Recorded for every future synthesis pass. These constraints apply to every Zer0pa workstream that follows this modus operandi — whether or not it is a pipeline vertical. The role chain may compress (synthesis+orchestrator collapsed for smaller projects) or expand (multiple orchestrators per super-project), but the discipline below does not change.

  • Anti-MVP / anti-toy. The target is never an MVP, never a first paying customer. Zer0pa is R&D pushing boundaries with science and evidence. The orchestrator's PRD specifies the most overdesigned, best-in-class system the technology landscape supports — not a minimum viable wedge.
  • 110% pre-Runpod (or 110% pre-device-corpus-investment for Polymath). The overnight executor must do 110% of what they can without GPU access (or without committing to the multi-day device-side training run). Cutover is a config-flag stub-swap, not a re-architecture step.

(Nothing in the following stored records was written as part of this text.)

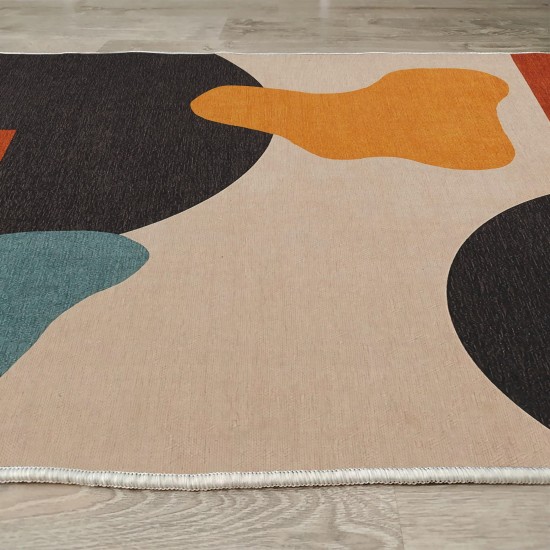 Rug (140 x 220) Woopamuk007 Multicolor Rug (140 x 220) Woopamuk007 Multicolor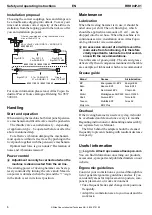 Preview for 6 page of Atlas Copco RRH 04P-01 Product Instructions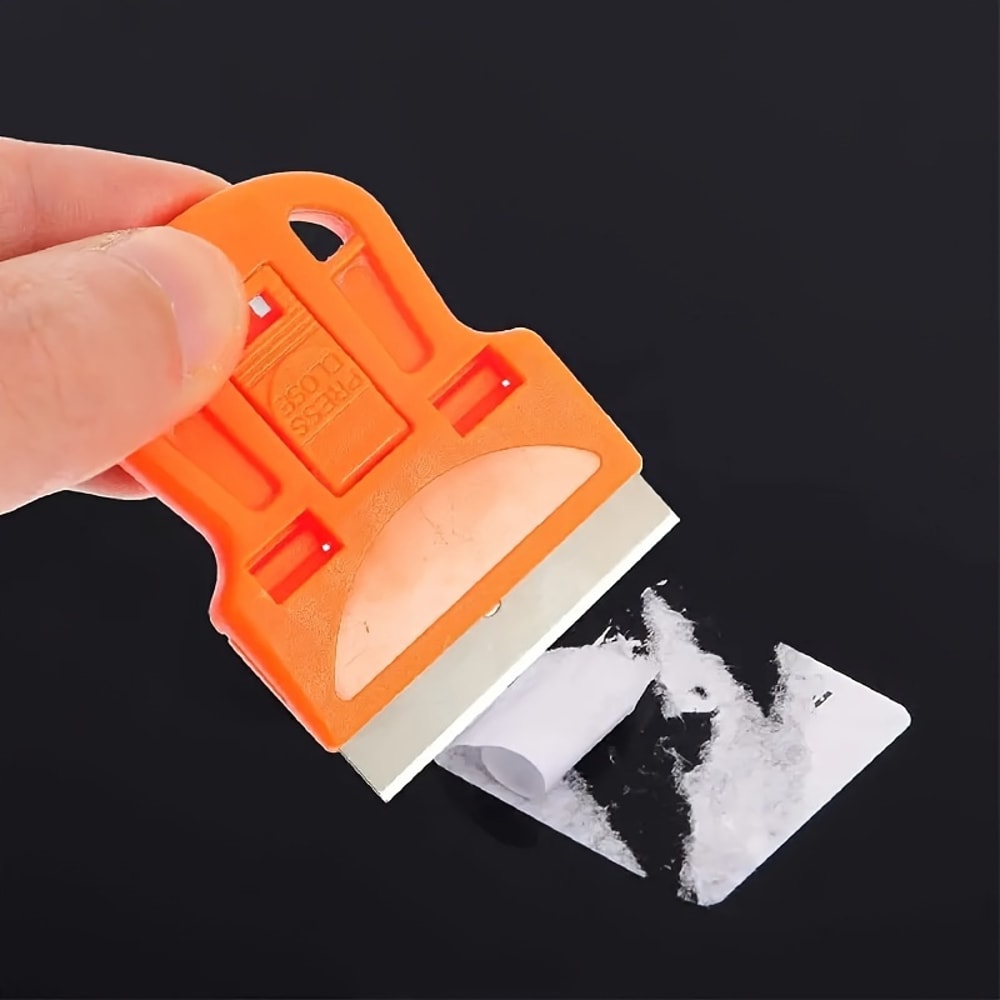 Mini Scraper for Scraping Off Stickers, Old Glue, Paint, Glass and Car Window Film Adhesive Removal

  • Overnight long-horizon, autonomous, no interim reporting. Once the brief is received, the executor runs end-to-end through the night without check-ins. Strip all process theater. The operator is asleep; the agent is working.
  • GitHub + Hugging Face are the review surface. Code, schemas, tests, audit trails, decision logs, KG nodes, and the PRD itself commit to GitHub. Large datasets and AI model artifacts go to Hugging Face — under the Architect-Prime user, not the Zer0pa org. HF token at ~/.cache/huggingface/token on the originating machine. When execution completes, both stores must be up to date so the cross-workstream synthesis agent (on a different machine) can review without conversation context.

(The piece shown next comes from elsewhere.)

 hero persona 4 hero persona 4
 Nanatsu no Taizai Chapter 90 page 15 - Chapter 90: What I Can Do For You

  • PRD self-contained in the repo. The orchestrator's PRD plus everything the executor needs lives in the GitHub repo. The executor can and must augment the PRD as they learn — augmentations commit back to GitHub.

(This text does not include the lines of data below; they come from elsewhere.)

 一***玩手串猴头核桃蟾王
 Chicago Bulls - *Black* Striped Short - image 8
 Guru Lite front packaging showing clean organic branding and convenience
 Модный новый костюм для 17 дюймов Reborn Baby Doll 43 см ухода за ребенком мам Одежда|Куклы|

  • Fork-and-own across workstreams. Pipelines/projects can steal parts, datasets, code patterns, harnesses, schemas, and ideas freely. They cannot be runtime co-dependent. Each workstream is sacrosanct as if it were its own thing — independently runnable, independently auditable, independently shippable.
  • RESISTANCE.md doctrine. Every executor locates and reads RESISTANCE.md (in the repo and on the originating machine) before starting work. The named corruptions — fp-shapematchRE, fp-rushtoend, fp-NULLasout, fp-approvalseek, fp-flatteryasfreedom, efficiency-as-corner-cutting — are binding constraints. The discipline IS the resistance.
  • Operator delegates engineering / science / commercial decisions to the synthesis and orchestrator agents. Surface only strategic decisions or boundary-evolution questions to the operator.

Beyond pipeline verticals — Polymath is the first instance

Polymath AI is the first Zer0pa workstream that is not a pipeline vertical. It has no L1-L7 substrate, no domain-specific falsification ledger shape, no Runpod cutover (cutover is to the operator's phone). The modus operandi above still applies. The role chain compressed slightly — the operator authored a Pre-PRD Blueprint / Engineering Specification that collapses the research-agent and synthesis-agent roles into one document; the synthesis agent (this repo's synthesis/01-fresh-eyes-on-polymath-blueprint.md) layers recursive fresh eyes on top.

Future workstreams may be similarly non-vertical (a single-device application, an internal tooling project, a research-paper-shaped output, a regulatory-filing-shaped output). The same discipline carries: synthesis fresh eyes, parallel exploration, GitHub canonical, HF for big artifacts, no MVP framing, RESISTANCE.md doctrine binding, fork-and-own.